▶ **WHAT TO WORK ON**:
Please present the records below as a JSON list of strings, one string per line, with blank lines left out.

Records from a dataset
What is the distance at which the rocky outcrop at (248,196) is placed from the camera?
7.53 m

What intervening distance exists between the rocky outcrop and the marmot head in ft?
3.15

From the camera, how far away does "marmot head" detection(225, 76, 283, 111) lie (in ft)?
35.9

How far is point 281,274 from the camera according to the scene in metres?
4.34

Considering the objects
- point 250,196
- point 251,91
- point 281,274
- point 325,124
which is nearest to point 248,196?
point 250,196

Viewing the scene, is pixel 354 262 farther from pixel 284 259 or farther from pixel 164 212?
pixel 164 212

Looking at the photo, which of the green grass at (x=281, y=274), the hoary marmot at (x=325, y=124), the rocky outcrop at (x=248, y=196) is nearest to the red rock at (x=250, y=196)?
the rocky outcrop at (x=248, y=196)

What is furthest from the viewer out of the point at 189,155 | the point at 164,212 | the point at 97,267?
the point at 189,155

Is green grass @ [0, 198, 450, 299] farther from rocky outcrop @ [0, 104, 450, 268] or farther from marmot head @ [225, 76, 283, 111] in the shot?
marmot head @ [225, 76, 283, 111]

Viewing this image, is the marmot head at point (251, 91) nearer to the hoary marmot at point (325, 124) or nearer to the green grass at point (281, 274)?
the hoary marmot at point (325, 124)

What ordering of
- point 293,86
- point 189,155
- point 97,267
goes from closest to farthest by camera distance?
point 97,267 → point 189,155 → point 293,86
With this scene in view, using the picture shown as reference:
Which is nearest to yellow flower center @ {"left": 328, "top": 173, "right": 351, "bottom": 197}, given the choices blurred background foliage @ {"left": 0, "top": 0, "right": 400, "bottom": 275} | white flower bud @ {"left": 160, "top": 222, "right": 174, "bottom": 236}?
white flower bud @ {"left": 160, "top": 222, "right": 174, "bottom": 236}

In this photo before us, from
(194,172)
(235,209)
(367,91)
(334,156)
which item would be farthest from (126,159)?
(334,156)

▶ **TASK ANSWER**:
[
  "What is the distance at which the rocky outcrop at (248,196) is placed from the camera?",
  "7.53 m",
  "What intervening distance exists between the rocky outcrop and the marmot head in ft?",
  "3.15",
  "From the camera, how far away does \"marmot head\" detection(225, 76, 283, 111) lie (in ft)?",
  "35.9",
  "How far is point 281,274 from the camera according to the scene in metres?",
  "4.34",
  "Considering the objects",
  "- point 250,196",
  "- point 251,91",
  "- point 281,274",
  "- point 325,124",
  "which is nearest to point 248,196?",
  "point 250,196",
  "Viewing the scene, is pixel 354 262 farther from pixel 284 259 or farther from pixel 164 212?",
  "pixel 164 212",
  "Looking at the photo, which of the green grass at (x=281, y=274), the hoary marmot at (x=325, y=124), the rocky outcrop at (x=248, y=196) is nearest to the red rock at (x=250, y=196)?",
  "the rocky outcrop at (x=248, y=196)",
  "What is furthest from the viewer out of the point at 189,155 | the point at 164,212 | the point at 97,267?",
  "the point at 189,155",
  "Is green grass @ [0, 198, 450, 299] farther from rocky outcrop @ [0, 104, 450, 268] or farther from marmot head @ [225, 76, 283, 111] in the shot?",
  "marmot head @ [225, 76, 283, 111]",
  "Viewing this image, is the marmot head at point (251, 91) nearer to the hoary marmot at point (325, 124) or nearer to the green grass at point (281, 274)?",
  "the hoary marmot at point (325, 124)",
  "What ordering of",
  "- point 293,86",
  "- point 189,155",
  "- point 97,267",
  "goes from closest to farthest by camera distance?",
  "point 97,267 → point 189,155 → point 293,86",
  "With this scene in view, using the picture shown as reference:",
  "Which is nearest to yellow flower center @ {\"left\": 328, \"top\": 173, \"right\": 351, \"bottom\": 197}, given the choices blurred background foliage @ {\"left\": 0, \"top\": 0, \"right\": 400, \"bottom\": 275} | white flower bud @ {\"left\": 160, \"top\": 222, \"right\": 174, \"bottom\": 236}?",
  "white flower bud @ {\"left\": 160, \"top\": 222, \"right\": 174, \"bottom\": 236}",
  "In this photo before us, from",
  "(194,172)",
  "(235,209)",
  "(367,91)",
  "(334,156)",
  "which item would be farthest from (126,159)?",
  "(334,156)"
]